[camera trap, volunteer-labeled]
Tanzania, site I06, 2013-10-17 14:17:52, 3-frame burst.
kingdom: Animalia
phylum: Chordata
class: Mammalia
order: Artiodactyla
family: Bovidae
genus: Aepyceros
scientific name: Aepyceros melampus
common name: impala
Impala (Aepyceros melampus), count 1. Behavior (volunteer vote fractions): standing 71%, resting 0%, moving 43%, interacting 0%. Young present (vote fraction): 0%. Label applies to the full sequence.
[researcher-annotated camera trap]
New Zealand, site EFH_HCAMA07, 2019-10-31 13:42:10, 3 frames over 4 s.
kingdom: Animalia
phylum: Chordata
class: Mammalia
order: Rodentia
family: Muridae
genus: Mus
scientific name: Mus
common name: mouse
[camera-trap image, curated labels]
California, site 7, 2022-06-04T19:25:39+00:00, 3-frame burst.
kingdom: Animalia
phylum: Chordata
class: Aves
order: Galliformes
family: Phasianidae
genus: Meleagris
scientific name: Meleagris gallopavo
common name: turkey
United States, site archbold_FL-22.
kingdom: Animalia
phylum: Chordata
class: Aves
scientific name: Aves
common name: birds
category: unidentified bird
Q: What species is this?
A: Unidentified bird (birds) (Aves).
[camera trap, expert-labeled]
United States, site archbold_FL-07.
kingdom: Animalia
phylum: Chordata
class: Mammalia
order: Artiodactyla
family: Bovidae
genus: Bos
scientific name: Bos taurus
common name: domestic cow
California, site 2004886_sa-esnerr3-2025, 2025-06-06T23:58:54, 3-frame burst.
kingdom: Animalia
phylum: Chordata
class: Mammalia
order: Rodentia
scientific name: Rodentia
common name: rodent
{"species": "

- - - -

Word for word, copy out the data.

*OUTPUT OF THE EXERCISE*:
[camera trap, volunteer-labeled]
Tanzania, site I06, 2013-10-17 14:17:52, 3-frame burst.
kingdom: Animalia
phylum: Chordata
class: Mammalia
order: Artiodactyla
family: Bovidae
genus: Aepyceros
scientific name: Aepyceros melampus
common name: impala
Impala (Aepyceros melampus), count 1. Behavior (volunteer vote fractions): standing 71%, resting 0%, moving 43%, interacting 0%. Young present (vote fraction): 0%. Label applies to the full sequence.
[researcher-annotated camera trap]
New Zealand, site EFH_HCAMA07, 2019-10-31 13:42:10, 3 frames over 4 s.
kingdom: Animalia
phylum: Chordata
class: Mammalia
order: Rodentia
family: Muridae
genus: Mus
scientific name: Mus
common name: mouse
[camera-trap image, curated labels]
California, site 7, 2022-06-04T19:25:39+00:00, 3-frame burst.
kingdom: Animalia
phylum: Chordata
class: Aves
order: Galliformes
family: Phasianidae
genus: Meleagris
scientific name: Meleagris gallopavo
common name: turkey
United States, site archbold_FL-22.
kingdom: Animalia
phylum: Chordata
class: Aves
scientific name: Aves
common name: birds
category: unidentified bird
Q: What species is this?
A: Unidentified bird (birds) (Aves).
[camera trap, expert-labeled]
United States, site archbold_FL-07.
kingdom: Animalia
phylum: Chordata
class: Mammalia
order: Artiodactyla
family: Bovidae
genus: Bos
scientific name: Bos taurus
common name: domestic cow
California, site 2004886_sa-esnerr3-2025, 2025-06-06T23:58:54, 3-frame burst.
kingdom: Animalia
phylum: Chordata
class: Mammalia
order: Rodentia
scientific name: Rodentia
common name: rodent
{"species": "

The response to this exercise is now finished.